Of course it was a sign that my commit wasn’t that wrong so I commited my changes. However it was also a sign that something was wrong – maybe a hickup? So I decided to continue working.
Later I created another commit in another decorator and the problem popped up again – and went like the first time. I commited again, but now was sure that something evil is going on.
First I though that it has something to do with spring, because – by accident – it appeared to be “always” the case when I restarted guard (which restarts spring). On the second run all tests passed. However it turned out that this was only because my spot check simply wasn’t big enough. After some more tests and reruns the problem also appeared within already “used” guard and spring.
A Tool For Finding Dependencies
A quick search on the web revealed the small tool dep_detect.rb. In order to make it somehow usable for me I tweaked it a bit: write files to
tmp, be able to set some known failed seeds and last but not least use spring.
It’s a cool tool which can be very handy, but the problem was, that it didn’t reveal any test that could be marked as “the one dependency” making the relevant test fail. :sad:
Or Doing It By Hand
So I had to dig into it by myself. Here are the steps:
Step 1: Reduce Tests In Question
I grepped through all
rspec_fail_*.txt to find out in which seed my affected test appears topmost. This is where the least tests are running beforehand.

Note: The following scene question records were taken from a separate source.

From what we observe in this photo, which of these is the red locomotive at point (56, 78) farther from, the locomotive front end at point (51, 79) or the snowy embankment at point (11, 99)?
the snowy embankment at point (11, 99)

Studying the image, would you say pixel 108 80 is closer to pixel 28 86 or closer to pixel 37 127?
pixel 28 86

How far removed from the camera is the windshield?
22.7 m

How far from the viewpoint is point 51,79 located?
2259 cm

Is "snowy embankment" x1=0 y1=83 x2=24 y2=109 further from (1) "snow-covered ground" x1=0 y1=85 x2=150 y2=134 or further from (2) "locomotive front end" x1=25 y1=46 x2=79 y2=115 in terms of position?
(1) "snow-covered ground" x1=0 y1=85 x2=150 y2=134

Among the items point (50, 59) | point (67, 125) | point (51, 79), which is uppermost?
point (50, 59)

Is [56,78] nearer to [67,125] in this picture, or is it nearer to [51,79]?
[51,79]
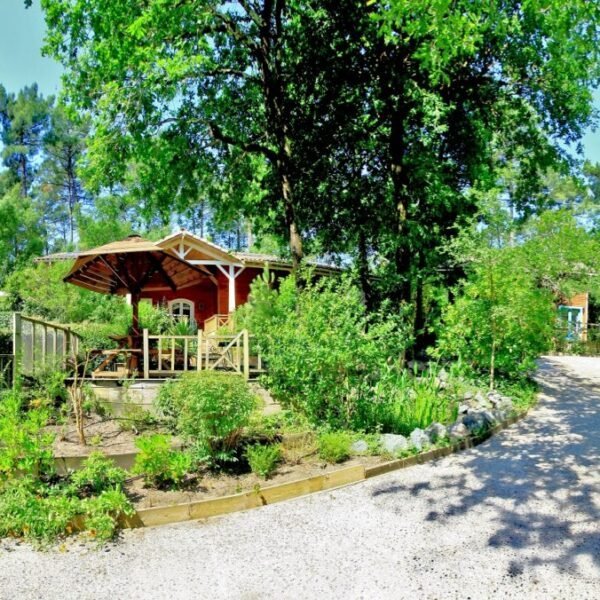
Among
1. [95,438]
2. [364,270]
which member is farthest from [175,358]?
[364,270]

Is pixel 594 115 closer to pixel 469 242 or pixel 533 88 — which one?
pixel 533 88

$ grep -n ^ParticipationDecorator tmp/rspec_fail_*.txt | sort -n -t ':' -k2,2
The first one is the spec of choice. I noted all specs running before my affected test inside this file and found only 3.
Step 2: Running Only Tests In Questions
bin/rspec --order defined --format documentation ... on the command line with only those test files in the given order to see my reduced test plan fail. \o/
Or not? – Not always?! Huh?
Well, I also found out, that
--order defined doesn’t really mirror the order given by the files on the command line. How’s that? I really don’t know, but I know that adding the seed of the failed test file helps in setting at least some fixed order. It’s not the same as when running the whole test suite, but since there are only a couple of tests running now, you’ll very likely find a working seed quickly (i. e. letting the tests fail).
Step 3: Selecting The Important Ones
I played around a bit (really only a few tries) to find a combination where only 2 specs were running before my affected test, making it fail.
Interestingly there was another combination that made my test fail with two complete other tests in front. That’s actually why
dep_detect.rb didn’t reveal any explicit unique test that causes the problem, because there seem to be at least some of them.
So for today I found out, that probably one test creating a factory that also sets user’s roles causes my flakyness problem.
I will now have to investigate more and tell, what’s exactly going on.